CANKUZO, 13 mai (ABP) – Les couples dits infertiles sont appelés à se faire soigner aux établissements sanitaires et éviter les influences de l’extérieur. Cet appel est lancé par le médecin directeur de la province sanitaire de Buhumuza Dr Prosper Bigendakumana, dans un entretien avec l’abp.
Le médecin directeur de la province sanitaire Dr Bigendakumana a fait noter que l’infertilité est l’incapacité de fécondation. Il a affirmé que l’existence des couples infertiles est une réalité en province Buhumuza, tout en précisant que l’infertilité peut attaquer les femmes et les hommes et est due au facteur tubo péritonéal. Il a cité certaines causes pouvant occasionner cette anomalie chez la femme. D’une part les trompes pourraient être fermées par les microbes suite aux infections sexuellement transmissibles, d’autre part l’anomalie d’infertilité pourrait être due à l’avortement volontaire ou spontané ; ou tout simplement à l’accouchement non assisté.
Il cite également la tuberculose, les opérations, l’hyper prolactinémie chez les filles, les fibromes du col de l’utérus, imperforation imnéale, glaire cervicale acide, etc.
Chez l’homme, cette maladie est causée de plus en plus par la cliptorquidie, le diabète, le problème de torsion testiculaire, consommation des tabacs et de drogues, etc.
Ainsi, une des femmes de la commune Gisagara sur la colline Mugera raconte qu’elle a pu concevoir 3 ans après le mariage.
« Nous étions face aux différentes agressions de la part des voisins et connaissances qui n’hésitaient pas de me reprocher de la prostitution et de consommation de trop de médicaments de limitation des naissances avant le mariage ou avoir été guidée par les mauvais esprits. Heureusement, mon mari s’opposait à toutes ces accusations, il m’aimait beaucoup, m’aidait et m’encourageait toujours dans la prière.
Les examens médicaux n’avaient rien trouvé de défaut sauf les infections. J’étais toujours sous traitement médical et essayais de respecter les conseils que les médecins me donnaient et heureusement que le tout puissant a répondu à nos larmes ».
Une autre femme de la commune Cankuzo de cette province Buhumuza dit qu’elle a déjà atteint l’âge de la ménopause sans avoir conçu. Avec des larmes sur les yeux, elle regrette de ne pas présenter ses problèmes aux hôpitaux.

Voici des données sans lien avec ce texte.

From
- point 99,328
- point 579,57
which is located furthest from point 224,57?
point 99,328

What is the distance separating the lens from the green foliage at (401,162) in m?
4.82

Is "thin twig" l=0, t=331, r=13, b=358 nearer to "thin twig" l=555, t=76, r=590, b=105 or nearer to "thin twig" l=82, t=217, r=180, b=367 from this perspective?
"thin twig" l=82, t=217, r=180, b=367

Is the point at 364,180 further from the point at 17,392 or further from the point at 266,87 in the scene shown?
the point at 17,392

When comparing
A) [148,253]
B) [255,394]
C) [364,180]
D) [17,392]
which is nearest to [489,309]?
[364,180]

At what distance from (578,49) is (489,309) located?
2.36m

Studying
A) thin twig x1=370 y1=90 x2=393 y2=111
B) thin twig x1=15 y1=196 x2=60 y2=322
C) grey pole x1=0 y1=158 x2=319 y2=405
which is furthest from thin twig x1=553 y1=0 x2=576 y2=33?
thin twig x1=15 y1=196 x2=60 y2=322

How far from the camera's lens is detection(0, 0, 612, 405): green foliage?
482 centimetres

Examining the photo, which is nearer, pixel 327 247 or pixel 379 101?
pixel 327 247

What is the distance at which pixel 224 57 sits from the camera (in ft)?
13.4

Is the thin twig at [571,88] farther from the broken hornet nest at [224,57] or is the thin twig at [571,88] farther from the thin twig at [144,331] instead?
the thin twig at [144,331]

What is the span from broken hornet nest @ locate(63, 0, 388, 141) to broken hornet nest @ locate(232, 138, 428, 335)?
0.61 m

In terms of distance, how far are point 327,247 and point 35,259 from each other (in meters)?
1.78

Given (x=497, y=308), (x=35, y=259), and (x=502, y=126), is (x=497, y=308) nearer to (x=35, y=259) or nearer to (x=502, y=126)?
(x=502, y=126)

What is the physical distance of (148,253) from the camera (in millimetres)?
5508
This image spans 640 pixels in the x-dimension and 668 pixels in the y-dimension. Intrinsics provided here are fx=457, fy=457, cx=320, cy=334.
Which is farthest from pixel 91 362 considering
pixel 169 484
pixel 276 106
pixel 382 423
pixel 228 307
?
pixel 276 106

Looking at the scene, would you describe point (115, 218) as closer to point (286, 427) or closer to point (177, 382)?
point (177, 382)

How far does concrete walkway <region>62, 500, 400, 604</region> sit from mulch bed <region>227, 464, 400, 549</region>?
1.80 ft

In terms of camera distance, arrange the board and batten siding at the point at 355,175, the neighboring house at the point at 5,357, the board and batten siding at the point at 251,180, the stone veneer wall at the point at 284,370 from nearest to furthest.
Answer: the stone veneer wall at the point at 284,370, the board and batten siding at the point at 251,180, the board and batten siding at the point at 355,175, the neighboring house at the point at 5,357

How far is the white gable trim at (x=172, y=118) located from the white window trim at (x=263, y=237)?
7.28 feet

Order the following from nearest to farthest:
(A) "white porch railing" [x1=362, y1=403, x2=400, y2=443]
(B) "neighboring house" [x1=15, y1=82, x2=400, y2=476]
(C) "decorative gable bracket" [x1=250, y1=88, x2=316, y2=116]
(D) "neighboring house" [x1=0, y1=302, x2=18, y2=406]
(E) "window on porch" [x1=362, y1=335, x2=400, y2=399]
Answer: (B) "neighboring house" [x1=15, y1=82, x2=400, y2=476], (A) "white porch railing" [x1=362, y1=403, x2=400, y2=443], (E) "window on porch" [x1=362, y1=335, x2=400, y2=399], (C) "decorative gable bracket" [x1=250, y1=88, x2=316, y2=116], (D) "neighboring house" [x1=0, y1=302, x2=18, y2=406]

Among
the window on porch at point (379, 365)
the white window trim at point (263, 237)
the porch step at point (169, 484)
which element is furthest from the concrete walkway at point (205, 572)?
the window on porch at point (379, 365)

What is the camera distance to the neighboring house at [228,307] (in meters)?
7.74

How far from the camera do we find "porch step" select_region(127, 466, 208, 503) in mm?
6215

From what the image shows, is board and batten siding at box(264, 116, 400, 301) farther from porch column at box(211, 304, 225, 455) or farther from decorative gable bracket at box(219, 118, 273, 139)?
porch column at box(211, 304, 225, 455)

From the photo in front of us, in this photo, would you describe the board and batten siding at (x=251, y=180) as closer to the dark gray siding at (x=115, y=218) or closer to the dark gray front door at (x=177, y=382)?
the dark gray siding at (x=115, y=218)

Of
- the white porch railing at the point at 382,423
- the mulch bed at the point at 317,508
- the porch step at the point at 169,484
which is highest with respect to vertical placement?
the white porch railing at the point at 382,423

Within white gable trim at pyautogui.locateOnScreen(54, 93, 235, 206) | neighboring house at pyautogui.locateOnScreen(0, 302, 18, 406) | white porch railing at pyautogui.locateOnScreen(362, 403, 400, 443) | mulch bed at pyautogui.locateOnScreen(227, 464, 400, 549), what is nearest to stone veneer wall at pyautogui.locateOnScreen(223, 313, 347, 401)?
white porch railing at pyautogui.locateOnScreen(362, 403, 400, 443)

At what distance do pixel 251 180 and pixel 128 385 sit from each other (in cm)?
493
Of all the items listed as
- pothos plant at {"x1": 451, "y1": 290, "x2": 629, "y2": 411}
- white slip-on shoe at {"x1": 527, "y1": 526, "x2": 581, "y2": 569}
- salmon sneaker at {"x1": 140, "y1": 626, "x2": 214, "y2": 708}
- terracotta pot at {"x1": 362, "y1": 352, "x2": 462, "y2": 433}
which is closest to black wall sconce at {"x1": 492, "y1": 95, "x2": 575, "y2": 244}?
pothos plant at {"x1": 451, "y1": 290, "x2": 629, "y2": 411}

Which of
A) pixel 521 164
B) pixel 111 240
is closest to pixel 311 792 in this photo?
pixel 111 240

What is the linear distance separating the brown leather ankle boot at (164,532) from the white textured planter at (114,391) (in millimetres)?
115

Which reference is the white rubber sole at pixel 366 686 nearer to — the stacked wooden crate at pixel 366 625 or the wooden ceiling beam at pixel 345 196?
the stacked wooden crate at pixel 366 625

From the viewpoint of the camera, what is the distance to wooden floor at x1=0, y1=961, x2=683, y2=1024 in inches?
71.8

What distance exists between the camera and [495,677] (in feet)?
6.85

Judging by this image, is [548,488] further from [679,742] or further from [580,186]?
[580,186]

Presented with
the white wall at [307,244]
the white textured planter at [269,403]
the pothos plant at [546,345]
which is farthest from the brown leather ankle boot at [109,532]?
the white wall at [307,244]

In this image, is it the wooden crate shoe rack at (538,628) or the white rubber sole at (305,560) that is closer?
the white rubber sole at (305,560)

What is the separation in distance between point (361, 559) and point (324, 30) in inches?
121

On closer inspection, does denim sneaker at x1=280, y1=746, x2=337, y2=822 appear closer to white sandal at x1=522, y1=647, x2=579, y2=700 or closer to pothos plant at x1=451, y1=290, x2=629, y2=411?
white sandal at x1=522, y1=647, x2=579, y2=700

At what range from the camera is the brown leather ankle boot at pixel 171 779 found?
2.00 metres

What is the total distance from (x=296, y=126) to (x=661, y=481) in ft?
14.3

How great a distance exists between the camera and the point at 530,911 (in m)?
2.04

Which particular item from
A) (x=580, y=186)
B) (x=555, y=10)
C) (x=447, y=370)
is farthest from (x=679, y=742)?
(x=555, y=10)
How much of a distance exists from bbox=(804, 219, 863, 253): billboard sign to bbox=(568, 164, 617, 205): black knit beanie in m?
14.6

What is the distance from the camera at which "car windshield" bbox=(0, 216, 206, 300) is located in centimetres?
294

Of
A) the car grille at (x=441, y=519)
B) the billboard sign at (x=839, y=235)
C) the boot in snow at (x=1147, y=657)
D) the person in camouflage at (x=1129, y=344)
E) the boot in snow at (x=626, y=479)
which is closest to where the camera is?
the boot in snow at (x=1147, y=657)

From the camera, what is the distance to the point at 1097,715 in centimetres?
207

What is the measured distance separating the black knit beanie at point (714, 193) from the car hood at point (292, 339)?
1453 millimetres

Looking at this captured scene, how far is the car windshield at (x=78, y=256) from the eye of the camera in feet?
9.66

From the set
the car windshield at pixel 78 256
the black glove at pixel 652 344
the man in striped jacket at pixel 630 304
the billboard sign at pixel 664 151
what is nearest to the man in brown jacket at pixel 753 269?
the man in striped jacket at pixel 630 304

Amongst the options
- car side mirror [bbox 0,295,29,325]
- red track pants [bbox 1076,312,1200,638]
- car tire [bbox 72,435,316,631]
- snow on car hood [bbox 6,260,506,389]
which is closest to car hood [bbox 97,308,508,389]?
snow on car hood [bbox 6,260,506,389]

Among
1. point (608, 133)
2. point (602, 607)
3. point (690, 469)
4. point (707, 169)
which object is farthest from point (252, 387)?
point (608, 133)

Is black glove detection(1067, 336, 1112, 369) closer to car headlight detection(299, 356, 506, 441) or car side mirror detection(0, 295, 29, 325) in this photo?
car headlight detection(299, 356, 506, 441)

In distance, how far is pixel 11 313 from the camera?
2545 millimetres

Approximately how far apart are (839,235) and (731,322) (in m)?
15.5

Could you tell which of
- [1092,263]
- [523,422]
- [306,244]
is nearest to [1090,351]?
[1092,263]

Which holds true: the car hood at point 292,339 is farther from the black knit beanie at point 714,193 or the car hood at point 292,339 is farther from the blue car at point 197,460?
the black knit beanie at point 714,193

« Moi, j’ai gardé dans ma tête que c’est un handicap incorrigible et nous étions toujours en attente des miracles de Dieu. »
Le représentant légal de l’organisation Rurame en charge de la promotion de la santé mentale, de l’éducation et de l’autonomisation économique des ménages à besoin spécifique, M. Lin Ndayikengurukiye a fait noter que si la femme ne met pas au monde, elle éprouve un sentiment de culpabilité.
Dans ce cas-là, ajoute-il, avec les influences du voisinage ou de la parentalité, l’homme reste convaincu que la femme est la seule à être attaquée par l’infertilité, d’où le comportement de violence conjugale et de divorce.
Les conséquences tombent sur la femme qui pourrait vivre en stresse, l’anxiété ainsi que la dépression. Elles sont également constatées chez tout le couple qui se sent isolé, stigmatisé suite au comportement de marginalisation sociale.
Ndayikengurukiye et Dr Prosper Bigendakumana interpellent la population à comprendre que l’infertilité peut toucher les femmes et les hommes. Ils encouragent les couples à saisir les services médicaux pour détecter les causes profondes de d’infertilité et à éviter les influences des relations parentales et de la communauté.
Selon l’OMS, l’infertilité touche environ 1 sur 6 personnes dans le monde.